Python: Version 3.10 or above.
Git: For cloning the code.
eSpeak NG: A dependency for text phonemization.
- Windows: Download and install espeak-ng-X.XX-x64.msi, then restart the terminal.
- Linux: Run sudo apt install espeak-ng.
(Optional GPU Acceleration):
- An NVIDIA GPU supporting CUDA.
- (Linux) Install libsndfile1 and ffmpeg via sudo apt install libsndfile1 ffmpeg.

Installation Steps

The entire installation process is designed as “one-click execution,” with paths chosen based on hardware environment.

Step 1: Clone the Code Repository

Open the terminal (PowerShell on Windows, Bash on Linux) and run:

git clone https://github.com/devnen/Kitten-TTS-Server.git
cd Kitten-TTS-Server

Step 2: Create and Activate Python Virtual Environment

To avoid dependency conflicts, it is recommended to use an isolated virtual environment.

Windows (PowerShell):

python -m venv venv
.\venv\Scripts\activate

Linux (Bash):

python3 -m venv venv
source venv/bin/activate

After activation, the command prompt will show (venv).

Step 3: Install Python Dependencies

Choose according to whether you have an NVIDIA GPU:

CPU-only Installation (simple)

pip install --upgrade pip
pip install -r requirements.txt

NVIDIA GPU Acceleration Installation (better performance)

pip install --upgrade pip
# Install ONNX Runtime with GPU support
pip install onnxruntime-gpu
# Install PyTorch with CUDA support and dependencies
pip install torch torchaudio --index-url https://download.pytorch.org/whl/cu121
# Install the rest of the dependencies
pip install -r requirements-nvidia.txt

After installation, run the following script to check if CUDA is available:

python -c "import torch; print(f'CUDA available: {torch.cuda.is_available()}')"

If the output is CUDA available: True, GPU support is successfully configured.

Running the Server

Note: The first server start will automatically download about 25MB of the KittenTTS model; this is a one-time process.
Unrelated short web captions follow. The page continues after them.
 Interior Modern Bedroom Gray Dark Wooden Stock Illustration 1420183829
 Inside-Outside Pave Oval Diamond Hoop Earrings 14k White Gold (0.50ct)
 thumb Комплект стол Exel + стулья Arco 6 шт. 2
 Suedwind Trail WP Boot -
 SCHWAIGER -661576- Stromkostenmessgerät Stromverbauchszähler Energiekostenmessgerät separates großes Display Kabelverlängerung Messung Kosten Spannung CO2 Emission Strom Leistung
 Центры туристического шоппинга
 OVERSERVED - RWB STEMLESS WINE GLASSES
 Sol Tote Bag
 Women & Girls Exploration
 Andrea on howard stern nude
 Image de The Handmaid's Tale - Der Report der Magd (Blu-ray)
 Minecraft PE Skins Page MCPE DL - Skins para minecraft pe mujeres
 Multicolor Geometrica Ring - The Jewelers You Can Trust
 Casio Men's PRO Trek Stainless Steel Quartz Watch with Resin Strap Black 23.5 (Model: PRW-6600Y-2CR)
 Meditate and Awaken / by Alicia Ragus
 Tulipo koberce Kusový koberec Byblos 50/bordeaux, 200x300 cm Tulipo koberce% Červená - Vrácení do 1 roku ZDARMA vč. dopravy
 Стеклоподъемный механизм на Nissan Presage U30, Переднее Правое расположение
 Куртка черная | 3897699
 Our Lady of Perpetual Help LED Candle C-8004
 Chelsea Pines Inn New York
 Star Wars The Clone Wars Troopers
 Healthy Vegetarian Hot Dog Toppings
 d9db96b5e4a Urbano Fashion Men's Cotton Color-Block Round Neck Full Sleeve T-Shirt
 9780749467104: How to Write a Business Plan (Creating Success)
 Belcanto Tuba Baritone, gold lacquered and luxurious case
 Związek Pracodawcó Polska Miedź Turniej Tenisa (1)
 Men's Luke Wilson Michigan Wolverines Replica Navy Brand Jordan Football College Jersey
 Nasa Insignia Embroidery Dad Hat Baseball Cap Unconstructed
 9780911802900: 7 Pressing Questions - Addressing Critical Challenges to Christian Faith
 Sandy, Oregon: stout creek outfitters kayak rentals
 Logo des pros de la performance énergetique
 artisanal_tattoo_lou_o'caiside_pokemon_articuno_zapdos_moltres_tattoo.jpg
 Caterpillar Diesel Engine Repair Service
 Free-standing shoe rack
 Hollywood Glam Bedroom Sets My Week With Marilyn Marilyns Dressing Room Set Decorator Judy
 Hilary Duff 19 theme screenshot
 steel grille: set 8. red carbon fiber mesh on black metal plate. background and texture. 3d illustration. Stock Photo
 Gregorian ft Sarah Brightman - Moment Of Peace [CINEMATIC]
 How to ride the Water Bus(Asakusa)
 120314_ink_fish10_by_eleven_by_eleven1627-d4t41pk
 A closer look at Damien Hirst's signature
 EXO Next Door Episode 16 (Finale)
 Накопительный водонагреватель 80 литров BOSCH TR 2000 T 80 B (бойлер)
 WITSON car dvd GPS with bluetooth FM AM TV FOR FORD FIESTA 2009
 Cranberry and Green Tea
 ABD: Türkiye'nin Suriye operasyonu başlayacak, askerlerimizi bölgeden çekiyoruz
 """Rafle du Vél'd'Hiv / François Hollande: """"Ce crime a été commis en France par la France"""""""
Subsequent startups will be faster.

Make sure the virtual environment is activated (prompt shows (venv)).
Run in terminal:

python server.py

After startup, the default browser will automatically open the operation page.

Web address: http://localhost:8005
API documentation: http://localhost:8005/docs

Stop the server by pressing CTRL+C.

Docker Installation (Optional)

Users familiar with Docker can use Docker Compose for a simple and efficient deployment.

Prepare the environment:
- Install Docker and Docker Compose.
- (GPU users) Install NVIDIA Container Toolkit.
Clone the project (if not done):

git clone https://github.com/devnen/Kitten-TTS-Server.git
cd Kitten-TTS-Server

Start the container (based on hardware environment):

NVIDIA GPU users:

docker compose up -d --build

CPU only users:

docker compose -f docker-compose-cpu.yml up -d --build

Access and manage containers:

Web access: http://localhost:8005
View logs: docker compose logs -f
Stop containers: docker compose down

Feature Operations

Generate Regular Speech
1. Start the server and open http://localhost:8005.
2. Enter the target text.
3. Select the preferred voice.
4. Adjust the speech rate slider.
5. Click “Generate Speech”; audio will play automatically and be available for download.
Generate Audiobooks
1. Copy the entire book or chapter plain text.
2. Paste into the web text box.
3. Ensure the “Split text into chunks” option is enabled.
4. Set an appropriate chunk size (recommended 300-500 characters).
5. Click “Generate Speech”; the long text will be segmented and synthesized, offering a complete downloadable audio file.

Application Scenarios

Audiobook Production

Convert e-books, long articles, or novels into audiobooks, with automatic splitting and splicing of long texts.
Personal Voice Assistant

Developers can call the API to add voice broadcast features to applications, such as news, weather, and notifications.
Video Content Dubbing

Used by content creators to generate video narration or commentary, improving efficiency at low cost with flexible modifications.
Learning Assistant Tool

Language learners input words or sentences to get standard pronunciation, or convert study materials into audio for listening during commutes or exercise.

FAQs

How does this project differ from directly using the KittenTTS model?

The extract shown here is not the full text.